Is it safe for residents, children, or pets to be near a pond that has algae in it? It depends on the type of algae present. Filamentous and planktonic algae are nuisance organisms that affect water quality and appearance but are not typically a direct health hazard from brief incidental contact. Cyanobacteria — blue-green algae — is the exception. Cyanobacteria blooms can produce toxins that cause skin irritation, gastrointestinal illness, and more serious effects in animals and children who ingest or have prolonged contact with affected water. Pets, particularly dogs that swim in or drink from ponds, are especially vulnerable. The challenge is that cyanobacteria blooms cannot be reliably distinguished from non-toxic algae by appearance alone. If your community pond has a bloom that may be cyanobacteria — foam, scum, or bright green to blue-green surface discoloration — restricting resident and pet access until a professional assessment is completed is the appropriate precaution. HOA boards have a duty-of-care obligation to communicate known or suspected hazards to residents; a bloom that could be cyanobacteria meets that threshold.
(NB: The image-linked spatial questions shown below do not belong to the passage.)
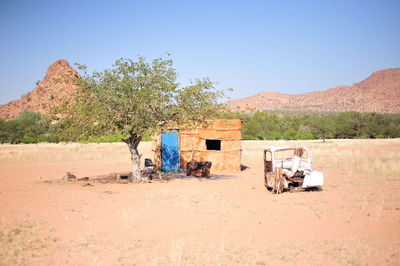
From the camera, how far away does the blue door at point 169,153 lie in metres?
23.8

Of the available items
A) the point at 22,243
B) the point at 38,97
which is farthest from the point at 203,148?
the point at 38,97

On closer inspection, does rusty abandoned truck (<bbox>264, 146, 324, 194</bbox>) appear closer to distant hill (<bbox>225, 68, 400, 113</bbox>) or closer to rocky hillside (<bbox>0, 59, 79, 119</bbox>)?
rocky hillside (<bbox>0, 59, 79, 119</bbox>)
Why does our pond have algae problems every summer even after we treat it? Recurring algae is the defining characteristic of reactive pond management in a nutrient-rich environment. A single treatment kills the active bloom — it does not reduce the phosphorus and nitrogen load that produced it, the sediment accumulation that releases additional nutrients back into the water column, or the thermal stratification that concentrates algae at the surface. When those underlying conditions remain unchanged, algae returns, typically at the same time of year and often with greater intensity than the prior season as nutrient loading continues to accumulate. Breaking that cycle requires a management program that addresses the conditions driving algae growth — routine water quality monitoring, customized treatment programs timed to the local growing season, functioning aeration to disrupt stratification and convert excess nutrients to non-algae-sustaining forms, and, where warranted, shoreline vegetation management and sediment reduction to address the nutrient inputs at their source.
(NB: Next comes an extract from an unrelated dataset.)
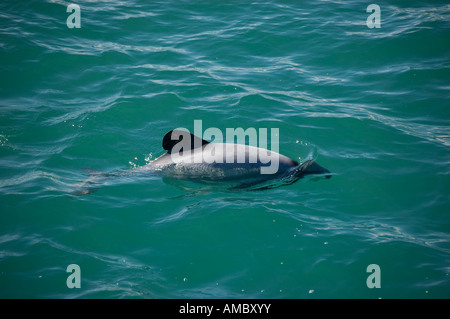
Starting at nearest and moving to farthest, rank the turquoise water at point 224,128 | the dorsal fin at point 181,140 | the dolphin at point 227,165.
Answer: the turquoise water at point 224,128 → the dolphin at point 227,165 → the dorsal fin at point 181,140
Does South Carolina require a license to treat algae in HOA ponds? Yes. South Carolina requires anyone applying pesticides or herbicides to a water body — including algaecides used to treat pond algae and aquatic herbicides used for aquatic weed control — to hold a valid aquatic pesticide applicator license issued through Clemson University's Regulatory Services. HOA boards and community managers should verify that any vendor performing chemical water treatments in their ponds holds current, valid South Carolina aquatic pesticide applicator licensure before authorizing work. Unlicensed chemical application in water bodies is a regulatory violation and may expose the HOA to liability. Dragonfly Pond Works holds the appropriate licensing for aquatic treatment services in South Carolina.